→ PROBLEM TO SOLVE: Repeat precisely, and only, the lines between the line containing "At what distance from the photographer" and the end of the listing below, both ends included.

→ INFORMATION SUPPLIED:

+++

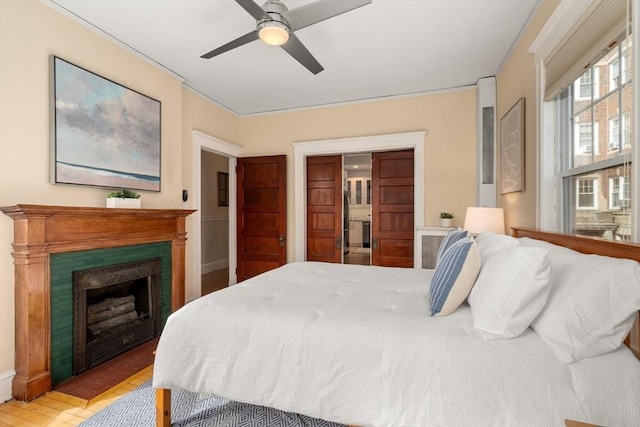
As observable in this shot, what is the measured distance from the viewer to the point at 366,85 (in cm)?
371

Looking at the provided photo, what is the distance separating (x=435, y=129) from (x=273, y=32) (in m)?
2.62

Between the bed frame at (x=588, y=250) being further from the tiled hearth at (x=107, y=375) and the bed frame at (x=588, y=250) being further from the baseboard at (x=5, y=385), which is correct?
the baseboard at (x=5, y=385)

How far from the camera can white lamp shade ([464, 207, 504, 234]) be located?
2740mm

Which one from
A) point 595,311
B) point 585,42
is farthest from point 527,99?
point 595,311

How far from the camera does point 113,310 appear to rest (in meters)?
2.73

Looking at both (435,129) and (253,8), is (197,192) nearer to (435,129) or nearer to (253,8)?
(253,8)

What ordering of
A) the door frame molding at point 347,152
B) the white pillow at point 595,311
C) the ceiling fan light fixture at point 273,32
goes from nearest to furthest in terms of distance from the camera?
the white pillow at point 595,311 < the ceiling fan light fixture at point 273,32 < the door frame molding at point 347,152

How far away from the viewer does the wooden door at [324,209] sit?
4.49 metres

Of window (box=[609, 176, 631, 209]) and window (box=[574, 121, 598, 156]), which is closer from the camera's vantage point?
window (box=[609, 176, 631, 209])

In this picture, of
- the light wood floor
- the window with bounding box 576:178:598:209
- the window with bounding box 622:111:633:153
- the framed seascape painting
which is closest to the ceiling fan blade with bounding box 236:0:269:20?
the framed seascape painting

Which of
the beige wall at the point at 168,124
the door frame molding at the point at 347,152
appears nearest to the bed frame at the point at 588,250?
the beige wall at the point at 168,124

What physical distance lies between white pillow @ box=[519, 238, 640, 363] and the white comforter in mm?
48

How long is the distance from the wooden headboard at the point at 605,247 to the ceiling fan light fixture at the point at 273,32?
6.65 ft

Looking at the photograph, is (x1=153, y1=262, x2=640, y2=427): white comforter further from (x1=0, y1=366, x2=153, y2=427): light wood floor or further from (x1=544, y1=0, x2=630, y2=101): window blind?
(x1=544, y1=0, x2=630, y2=101): window blind
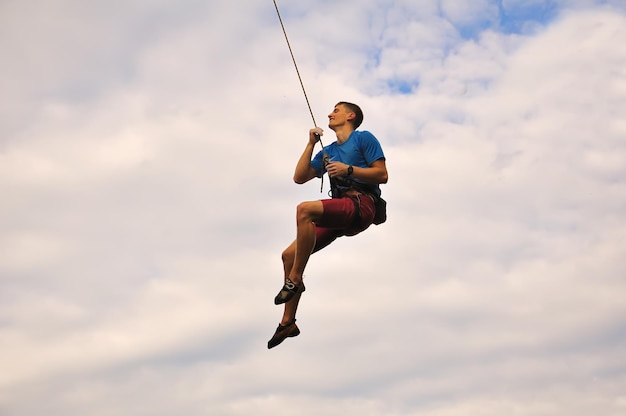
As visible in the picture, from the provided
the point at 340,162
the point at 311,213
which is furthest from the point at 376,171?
the point at 311,213

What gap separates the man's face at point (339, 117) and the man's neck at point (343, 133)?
68mm

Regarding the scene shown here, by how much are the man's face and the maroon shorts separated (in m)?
0.98

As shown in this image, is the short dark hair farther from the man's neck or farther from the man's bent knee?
the man's bent knee

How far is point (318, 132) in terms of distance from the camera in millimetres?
8312

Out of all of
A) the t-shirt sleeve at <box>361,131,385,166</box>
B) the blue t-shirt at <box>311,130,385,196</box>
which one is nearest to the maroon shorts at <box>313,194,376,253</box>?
the blue t-shirt at <box>311,130,385,196</box>

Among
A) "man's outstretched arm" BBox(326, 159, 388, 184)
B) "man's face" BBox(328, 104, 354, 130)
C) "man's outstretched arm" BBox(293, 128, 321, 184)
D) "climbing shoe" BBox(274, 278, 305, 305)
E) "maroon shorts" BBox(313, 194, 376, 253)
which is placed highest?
"man's face" BBox(328, 104, 354, 130)

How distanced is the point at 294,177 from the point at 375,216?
111 cm

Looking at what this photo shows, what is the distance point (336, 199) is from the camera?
8.06 metres

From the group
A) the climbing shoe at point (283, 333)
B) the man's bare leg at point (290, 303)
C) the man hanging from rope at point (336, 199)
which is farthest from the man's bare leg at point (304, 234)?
the climbing shoe at point (283, 333)

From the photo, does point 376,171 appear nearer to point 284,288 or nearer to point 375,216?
point 375,216

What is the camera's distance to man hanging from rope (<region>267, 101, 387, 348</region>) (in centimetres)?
778

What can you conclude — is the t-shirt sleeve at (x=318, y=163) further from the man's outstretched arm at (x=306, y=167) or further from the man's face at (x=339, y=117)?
the man's face at (x=339, y=117)

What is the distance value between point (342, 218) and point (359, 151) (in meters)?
0.86

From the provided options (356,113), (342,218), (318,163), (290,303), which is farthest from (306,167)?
(290,303)
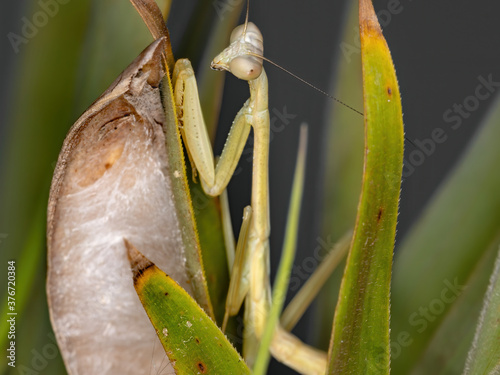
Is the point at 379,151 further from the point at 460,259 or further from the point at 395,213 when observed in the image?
the point at 460,259

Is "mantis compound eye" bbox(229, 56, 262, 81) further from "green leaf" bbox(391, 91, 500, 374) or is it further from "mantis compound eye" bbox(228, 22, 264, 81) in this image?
"green leaf" bbox(391, 91, 500, 374)

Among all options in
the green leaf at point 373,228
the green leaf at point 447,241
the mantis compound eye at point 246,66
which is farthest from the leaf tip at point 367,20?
the green leaf at point 447,241

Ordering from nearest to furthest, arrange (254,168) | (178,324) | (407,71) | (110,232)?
(178,324), (110,232), (254,168), (407,71)

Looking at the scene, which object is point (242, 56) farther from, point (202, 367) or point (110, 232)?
point (202, 367)

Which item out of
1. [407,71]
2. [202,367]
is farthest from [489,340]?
[407,71]

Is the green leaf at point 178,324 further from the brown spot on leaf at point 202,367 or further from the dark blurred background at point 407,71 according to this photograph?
the dark blurred background at point 407,71

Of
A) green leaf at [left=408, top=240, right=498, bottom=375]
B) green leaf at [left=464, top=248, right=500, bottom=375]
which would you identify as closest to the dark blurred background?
green leaf at [left=408, top=240, right=498, bottom=375]

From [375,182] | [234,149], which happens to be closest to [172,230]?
[234,149]
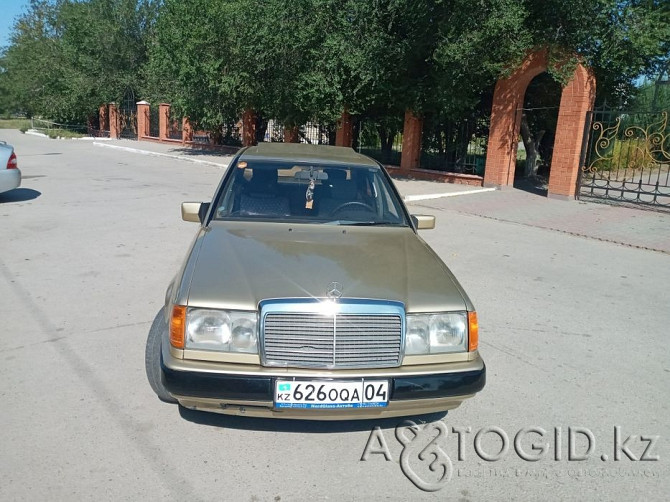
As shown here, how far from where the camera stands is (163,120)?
3291 centimetres

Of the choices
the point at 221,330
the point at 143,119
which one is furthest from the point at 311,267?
the point at 143,119

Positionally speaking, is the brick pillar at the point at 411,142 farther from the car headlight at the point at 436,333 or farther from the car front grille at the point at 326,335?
the car front grille at the point at 326,335

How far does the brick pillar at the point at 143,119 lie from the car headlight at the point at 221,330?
34697mm

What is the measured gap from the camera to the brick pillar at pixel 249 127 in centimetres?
2575

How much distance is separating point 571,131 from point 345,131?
8969 mm

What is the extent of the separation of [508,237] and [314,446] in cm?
775

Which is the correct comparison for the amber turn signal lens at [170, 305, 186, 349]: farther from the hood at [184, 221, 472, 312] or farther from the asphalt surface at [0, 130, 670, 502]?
the asphalt surface at [0, 130, 670, 502]

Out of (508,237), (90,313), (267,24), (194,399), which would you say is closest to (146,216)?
(90,313)

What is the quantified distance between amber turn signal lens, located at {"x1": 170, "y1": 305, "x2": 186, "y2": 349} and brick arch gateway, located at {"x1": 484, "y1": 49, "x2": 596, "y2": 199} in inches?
517

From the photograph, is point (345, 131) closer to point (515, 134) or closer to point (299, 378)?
point (515, 134)

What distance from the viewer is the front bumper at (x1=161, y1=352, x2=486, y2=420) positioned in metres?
2.96

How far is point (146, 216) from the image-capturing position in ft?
34.4

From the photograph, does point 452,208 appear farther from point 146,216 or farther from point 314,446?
point 314,446

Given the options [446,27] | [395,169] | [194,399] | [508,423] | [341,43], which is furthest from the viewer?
[395,169]
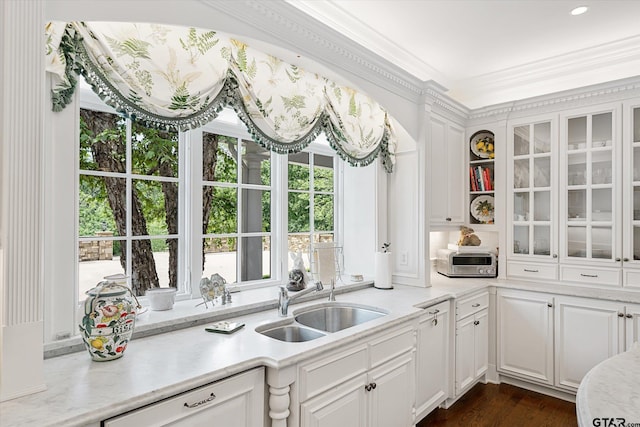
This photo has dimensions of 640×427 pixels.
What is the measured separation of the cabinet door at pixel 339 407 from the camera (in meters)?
1.60

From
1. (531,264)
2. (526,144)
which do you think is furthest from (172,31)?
(531,264)

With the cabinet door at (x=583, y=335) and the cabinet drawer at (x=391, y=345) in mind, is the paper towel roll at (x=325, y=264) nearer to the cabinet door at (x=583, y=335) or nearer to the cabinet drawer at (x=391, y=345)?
the cabinet drawer at (x=391, y=345)

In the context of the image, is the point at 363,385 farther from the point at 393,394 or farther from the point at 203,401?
the point at 203,401

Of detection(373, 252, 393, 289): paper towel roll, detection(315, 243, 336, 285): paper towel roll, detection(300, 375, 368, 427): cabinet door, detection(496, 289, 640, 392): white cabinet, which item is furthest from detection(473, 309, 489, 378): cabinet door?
detection(300, 375, 368, 427): cabinet door

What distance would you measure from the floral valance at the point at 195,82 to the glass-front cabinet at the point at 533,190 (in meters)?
1.70

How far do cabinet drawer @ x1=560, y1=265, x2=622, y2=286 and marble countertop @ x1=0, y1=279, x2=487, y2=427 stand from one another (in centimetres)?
191

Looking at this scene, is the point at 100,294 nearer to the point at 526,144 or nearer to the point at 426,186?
the point at 426,186

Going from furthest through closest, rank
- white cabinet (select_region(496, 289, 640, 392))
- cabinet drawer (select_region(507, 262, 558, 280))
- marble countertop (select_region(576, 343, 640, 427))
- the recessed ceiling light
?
cabinet drawer (select_region(507, 262, 558, 280)) → white cabinet (select_region(496, 289, 640, 392)) → the recessed ceiling light → marble countertop (select_region(576, 343, 640, 427))

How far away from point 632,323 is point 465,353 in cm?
115

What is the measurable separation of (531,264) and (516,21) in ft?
6.47

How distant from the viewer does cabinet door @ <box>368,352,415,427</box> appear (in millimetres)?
1952

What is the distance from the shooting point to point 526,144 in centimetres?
335

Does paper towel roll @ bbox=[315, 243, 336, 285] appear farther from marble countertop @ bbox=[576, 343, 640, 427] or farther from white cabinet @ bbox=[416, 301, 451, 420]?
marble countertop @ bbox=[576, 343, 640, 427]

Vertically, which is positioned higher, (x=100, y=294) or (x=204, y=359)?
(x=100, y=294)
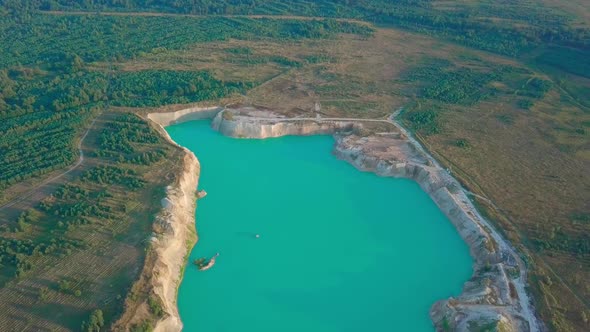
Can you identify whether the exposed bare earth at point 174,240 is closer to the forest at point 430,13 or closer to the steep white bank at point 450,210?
the steep white bank at point 450,210

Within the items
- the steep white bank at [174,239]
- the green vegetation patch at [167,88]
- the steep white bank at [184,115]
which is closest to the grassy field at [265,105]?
the green vegetation patch at [167,88]

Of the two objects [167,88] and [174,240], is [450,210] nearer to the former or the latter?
[174,240]

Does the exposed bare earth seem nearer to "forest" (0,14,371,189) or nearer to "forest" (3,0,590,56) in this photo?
"forest" (0,14,371,189)

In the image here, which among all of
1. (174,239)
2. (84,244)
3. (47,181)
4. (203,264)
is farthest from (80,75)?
(203,264)

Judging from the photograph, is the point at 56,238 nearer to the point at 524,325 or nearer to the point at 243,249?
the point at 243,249

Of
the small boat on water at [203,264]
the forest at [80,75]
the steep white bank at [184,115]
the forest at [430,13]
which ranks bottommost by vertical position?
the small boat on water at [203,264]
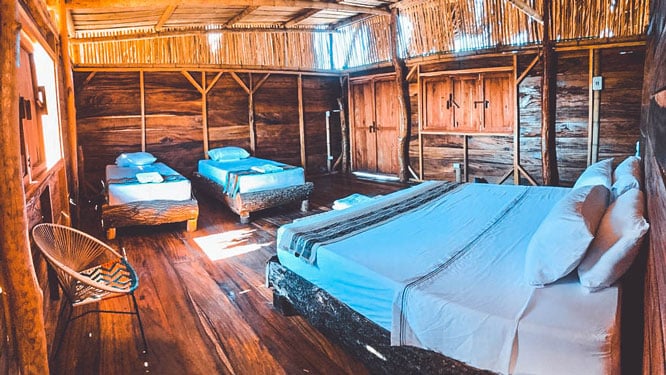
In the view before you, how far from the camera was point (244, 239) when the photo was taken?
4652 millimetres

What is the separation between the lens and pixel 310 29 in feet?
26.0

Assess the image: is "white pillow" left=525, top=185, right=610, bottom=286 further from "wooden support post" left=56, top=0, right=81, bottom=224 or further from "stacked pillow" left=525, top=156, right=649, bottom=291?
"wooden support post" left=56, top=0, right=81, bottom=224

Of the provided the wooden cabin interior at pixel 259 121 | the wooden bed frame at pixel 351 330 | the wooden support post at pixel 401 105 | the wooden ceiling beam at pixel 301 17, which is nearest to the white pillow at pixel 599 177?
the wooden cabin interior at pixel 259 121

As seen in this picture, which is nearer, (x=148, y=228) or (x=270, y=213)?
(x=148, y=228)

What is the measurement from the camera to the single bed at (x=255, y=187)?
5.33 m

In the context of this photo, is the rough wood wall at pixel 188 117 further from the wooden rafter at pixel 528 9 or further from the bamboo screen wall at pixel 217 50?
the wooden rafter at pixel 528 9

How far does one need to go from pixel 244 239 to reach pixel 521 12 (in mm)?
4485

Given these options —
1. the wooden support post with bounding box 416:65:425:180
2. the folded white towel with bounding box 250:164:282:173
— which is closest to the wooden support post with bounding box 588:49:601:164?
the wooden support post with bounding box 416:65:425:180

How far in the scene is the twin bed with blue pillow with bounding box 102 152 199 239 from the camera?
4.64 m

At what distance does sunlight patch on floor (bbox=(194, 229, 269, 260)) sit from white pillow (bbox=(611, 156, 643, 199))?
2993mm

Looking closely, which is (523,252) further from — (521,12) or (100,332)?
(521,12)

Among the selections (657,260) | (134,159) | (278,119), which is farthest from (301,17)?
(657,260)

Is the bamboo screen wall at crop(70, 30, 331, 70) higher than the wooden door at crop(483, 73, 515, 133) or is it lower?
higher

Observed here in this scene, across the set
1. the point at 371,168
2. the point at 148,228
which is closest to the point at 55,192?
the point at 148,228
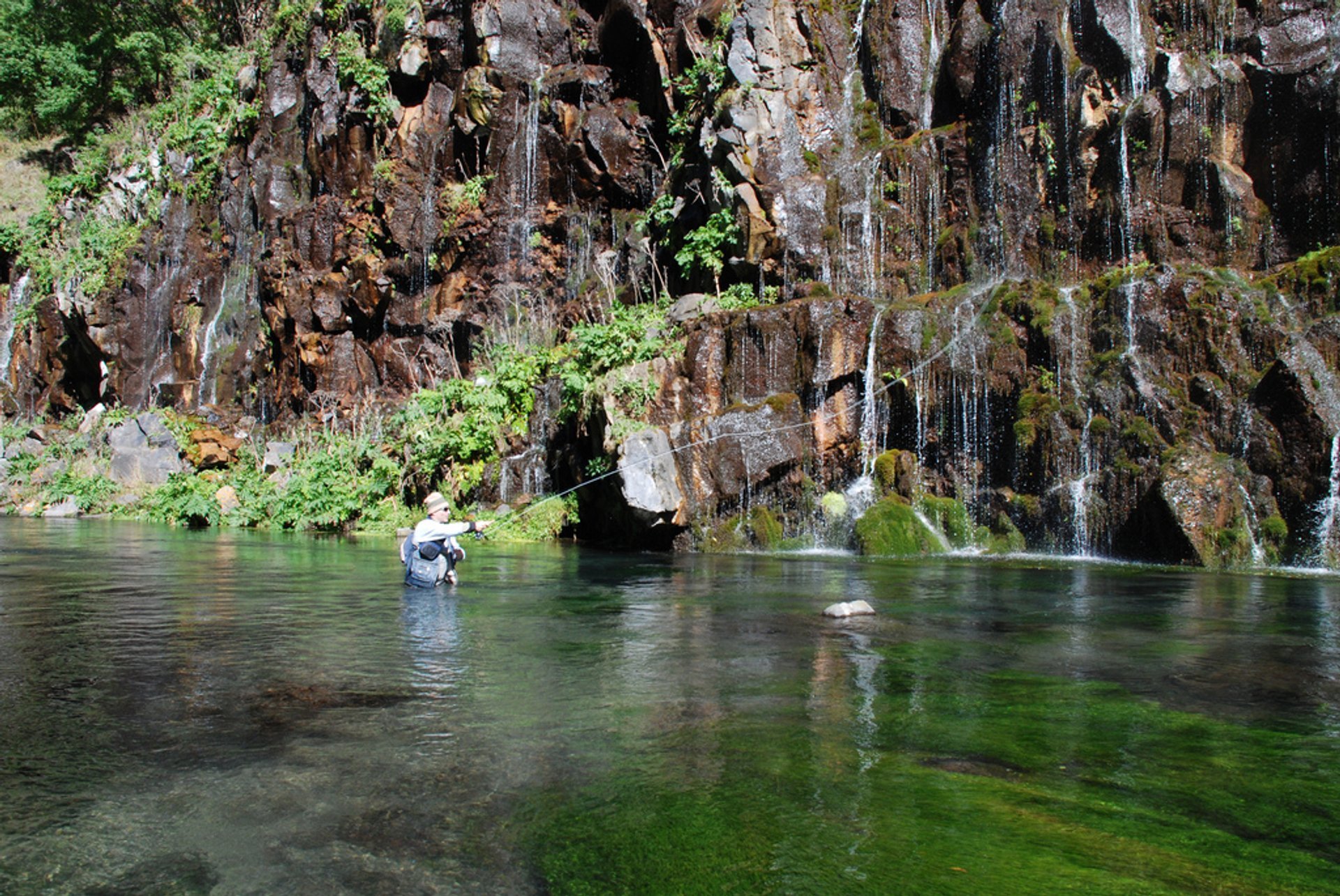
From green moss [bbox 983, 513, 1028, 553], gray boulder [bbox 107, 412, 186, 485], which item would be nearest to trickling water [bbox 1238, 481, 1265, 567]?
green moss [bbox 983, 513, 1028, 553]

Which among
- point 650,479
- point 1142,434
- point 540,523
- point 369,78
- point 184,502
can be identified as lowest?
point 540,523

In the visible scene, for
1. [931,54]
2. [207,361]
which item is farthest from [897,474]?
[207,361]

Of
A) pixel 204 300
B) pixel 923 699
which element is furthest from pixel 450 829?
pixel 204 300

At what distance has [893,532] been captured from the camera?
589 inches

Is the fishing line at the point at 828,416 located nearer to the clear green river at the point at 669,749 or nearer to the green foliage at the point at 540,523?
the green foliage at the point at 540,523

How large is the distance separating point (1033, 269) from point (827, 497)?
6.49 metres

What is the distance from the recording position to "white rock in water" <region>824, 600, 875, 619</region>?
26.7 ft

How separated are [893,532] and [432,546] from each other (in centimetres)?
773

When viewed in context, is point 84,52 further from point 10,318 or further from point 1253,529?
point 1253,529

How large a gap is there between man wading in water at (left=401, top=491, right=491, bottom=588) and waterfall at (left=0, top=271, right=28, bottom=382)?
1349 inches

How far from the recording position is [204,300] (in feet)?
104

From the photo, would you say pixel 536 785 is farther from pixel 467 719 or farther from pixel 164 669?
pixel 164 669

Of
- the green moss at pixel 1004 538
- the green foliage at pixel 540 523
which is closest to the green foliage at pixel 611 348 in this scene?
the green foliage at pixel 540 523

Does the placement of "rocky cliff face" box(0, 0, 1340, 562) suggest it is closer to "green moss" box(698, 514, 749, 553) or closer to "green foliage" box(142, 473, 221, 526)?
"green moss" box(698, 514, 749, 553)
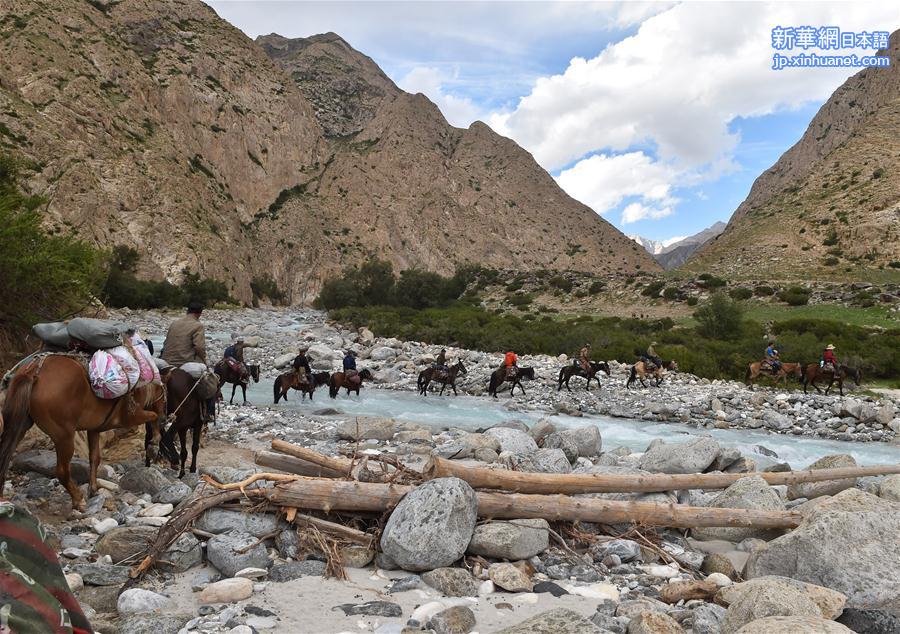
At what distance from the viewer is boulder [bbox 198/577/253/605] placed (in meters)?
4.05

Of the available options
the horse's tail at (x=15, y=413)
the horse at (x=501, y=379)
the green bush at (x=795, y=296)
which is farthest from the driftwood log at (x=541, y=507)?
the green bush at (x=795, y=296)

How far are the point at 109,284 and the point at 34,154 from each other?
1299 cm

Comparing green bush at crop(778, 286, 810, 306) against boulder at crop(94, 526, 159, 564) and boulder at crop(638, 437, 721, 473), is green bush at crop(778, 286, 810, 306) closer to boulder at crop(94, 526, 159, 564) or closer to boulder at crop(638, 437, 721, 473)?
boulder at crop(638, 437, 721, 473)

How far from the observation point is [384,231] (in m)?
84.2

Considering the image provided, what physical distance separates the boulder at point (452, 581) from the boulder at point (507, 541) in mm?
375

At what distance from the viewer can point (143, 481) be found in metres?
6.23

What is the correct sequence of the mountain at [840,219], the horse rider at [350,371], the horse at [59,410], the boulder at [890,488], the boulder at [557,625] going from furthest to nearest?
the mountain at [840,219], the horse rider at [350,371], the boulder at [890,488], the horse at [59,410], the boulder at [557,625]

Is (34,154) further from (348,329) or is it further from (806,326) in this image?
(806,326)

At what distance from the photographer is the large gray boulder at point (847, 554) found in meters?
4.29

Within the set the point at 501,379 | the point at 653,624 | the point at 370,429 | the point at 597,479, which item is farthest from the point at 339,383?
the point at 653,624

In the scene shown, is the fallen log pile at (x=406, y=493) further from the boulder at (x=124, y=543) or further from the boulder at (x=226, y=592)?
the boulder at (x=226, y=592)

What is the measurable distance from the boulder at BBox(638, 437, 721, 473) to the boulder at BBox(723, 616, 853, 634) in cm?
488

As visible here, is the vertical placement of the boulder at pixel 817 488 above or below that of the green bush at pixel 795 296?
below

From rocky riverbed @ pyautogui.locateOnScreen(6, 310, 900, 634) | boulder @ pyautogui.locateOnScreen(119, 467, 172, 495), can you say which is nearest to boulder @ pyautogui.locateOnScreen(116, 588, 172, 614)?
rocky riverbed @ pyautogui.locateOnScreen(6, 310, 900, 634)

+++

→ SOLUTION FOR THIS TASK:
At what distance from the photographer is the large gray boulder at point (847, 554) found in meters?
4.29

Within the set the point at 501,379 | the point at 653,624 | the point at 370,429 | the point at 597,479, which item is farthest from the point at 339,383?
the point at 653,624

In the scene shown, is the fallen log pile at (x=406, y=493) further from the boulder at (x=124, y=543) or further from the boulder at (x=226, y=592)?
the boulder at (x=226, y=592)

What is the measurable distance from the boulder at BBox(638, 437, 721, 473) to the boulder at BBox(723, 616, 853, 634) in cm?
488

As visible here, is the vertical placement of the boulder at pixel 817 488 above or below that of the green bush at pixel 795 296?
below

From rocky riverbed @ pyautogui.locateOnScreen(6, 310, 900, 634) | boulder @ pyautogui.locateOnScreen(119, 467, 172, 495), can you say which is nearest to boulder @ pyautogui.locateOnScreen(116, 588, 172, 614)?
rocky riverbed @ pyautogui.locateOnScreen(6, 310, 900, 634)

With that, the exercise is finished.